Hi all! For this time, our lecturer ask we to do the User Centere Design Assignment. Basically we need to create screens design based on different user's characteristic.
TOPIC : CHIKUNGUNYA
TARGET AUDIENCE :
1) ADULTS (30 and above years old)
-parents
-folks
-public/private sector workers
-lectures
2) TEENAGERS (14 – 29 years old)
-secondary school students
-college students
-volunteers
3) KIDS ( 3 – 12 years old)
-primary school students
-kindergarden
-volunteers
PRECEDENT STUDIES
1) SCREEN DESIGN 1 (ADULTS)
- such a formal
- as a serious design
- have a matured message
- based on feedback surveys form
2) SCREEN DESIGN 2 (TEENAGERS)
- more contemporary
- cool design which send a serious message to a teenagers
- attractive and versatile
- based on feedback surveys form
3) SCREEN DESIGN 3 (KIDS)
- attractive
- not a bores and not many word
- put a kids element
- base on feedback surveys form
CHIKUNGUNYA
Key facts
• Chikungunya is a viral disease that is spread by mosquitoes. It causes fever and severe joint pain. Other symptoms include muscle pain, headache, nausea, fatigue and rash.
• The disease shares some clinical signs with dengue, and can be misdiagnosed in areas where dengue is common.
• There is no cure for the disease.

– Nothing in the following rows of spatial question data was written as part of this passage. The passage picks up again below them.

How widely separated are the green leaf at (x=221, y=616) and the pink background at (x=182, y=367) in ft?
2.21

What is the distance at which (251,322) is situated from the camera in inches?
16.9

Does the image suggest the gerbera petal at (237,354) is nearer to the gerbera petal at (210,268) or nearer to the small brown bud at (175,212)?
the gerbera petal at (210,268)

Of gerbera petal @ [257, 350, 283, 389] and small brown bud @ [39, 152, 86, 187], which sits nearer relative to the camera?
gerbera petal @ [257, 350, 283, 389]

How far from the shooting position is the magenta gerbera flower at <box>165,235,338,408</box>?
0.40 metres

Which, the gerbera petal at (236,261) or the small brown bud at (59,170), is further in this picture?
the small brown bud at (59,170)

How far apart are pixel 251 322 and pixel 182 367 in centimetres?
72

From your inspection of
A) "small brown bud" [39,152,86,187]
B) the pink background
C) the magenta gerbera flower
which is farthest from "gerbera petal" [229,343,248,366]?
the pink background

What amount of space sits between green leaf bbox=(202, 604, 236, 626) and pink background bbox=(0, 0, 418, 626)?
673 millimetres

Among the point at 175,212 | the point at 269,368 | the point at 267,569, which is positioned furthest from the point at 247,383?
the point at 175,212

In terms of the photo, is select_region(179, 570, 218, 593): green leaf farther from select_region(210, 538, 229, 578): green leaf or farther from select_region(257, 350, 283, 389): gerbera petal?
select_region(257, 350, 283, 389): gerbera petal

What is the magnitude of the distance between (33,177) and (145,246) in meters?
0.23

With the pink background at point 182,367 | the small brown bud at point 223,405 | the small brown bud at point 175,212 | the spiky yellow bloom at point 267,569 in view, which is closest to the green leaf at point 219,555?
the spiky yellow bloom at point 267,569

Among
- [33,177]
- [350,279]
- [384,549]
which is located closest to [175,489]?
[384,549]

Treatment is focused on relieving the symptoms.
• The proximity of mosquito breeding sites to human habitation is a significant risk factor for chikungunya.
• The disease occurs in Africa, Asia and the Indian subcontinent. In recent decades mosquito vectors of chikungunya have spread to Europe and the Americas. In 2007, disease transmission was reported for the first time in Europe, in a localized outbreak in north-eastern Italy.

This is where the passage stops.